Ex-Eagles owner Leonard Tose dies The "man of great excesses" was 88. He lost a fortune, but his team made the Super Bowl.

Posted: April 16, 2003

Leonard Tose, 88, the dapper hedonist who owned the Philadelphia Eagles through some of their greatest triumphs and most pronounced financial difficulties, died yesterday.

Mr. Tose, whose hard-living and soft heart helped him squander millions, passed away yesterday at 4:30 p.m. at St. Agnes Hospital in Philadelphia. He had been in failing health since Jan. 1.

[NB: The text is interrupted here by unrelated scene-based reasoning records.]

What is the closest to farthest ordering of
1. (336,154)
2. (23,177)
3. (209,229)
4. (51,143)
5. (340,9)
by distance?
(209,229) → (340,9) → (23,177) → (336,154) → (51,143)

His finances, tapped by too many losing nights in too many casinos, ran out long ago. It was only with the willing assistance of friends such as Dick Vermeil and Jim Murray, two men Mr. Tose had hired as the Eagles' coach and general manager, that he was able to spend his final years in Center City's Radisson Plaza-Warwick Hotel.

FOR THE RECORD - CLEARING THE RECORD, PUBLISHED APRIL 17, 2003, FOLLOWS: The obituary of former Eagles owner Leonard Tose in yesterday's Inquirer had incomplete information about his survivors. They include three grandchildren and three great-grandchildren.

"He was a man of great excesses," said Murray, who was one of Tose's closest friends and who was with him when he died, "but especially in his generosity of spirit."

Mr. Tose was a natty-dressing, chain-smoking, hard-drinking gambler whose extravagant lifestyle caused him to lose five wives, an elaborate Main Line mansion and ultimately, after 16 years at its helm, the football team he loved.

"I made every mistake you could make," Mr. Tose told The Inquirer last year in one of his last interviews. "You'd need a big book to put them all in."

His time running the Eagles, from 1969 to 1985, was a colorful and tumultuous era, marked by his wildly successful hiring of an unproven college coach and his failing finances, by big limousines and bigger loans, by a glorious trip to the Super Bowl and a disastrous near-relocation to Phoenix.

"On behalf of the entire Eagles organization, I sincerely regret the passing of Leonard Tose today," Eagles chairman Jeffrey Lurie said. "I respect what he did for this organization during his 16 years as owner. The city of Philadelphia and the National Football League lost a valuable contributor to their communities today."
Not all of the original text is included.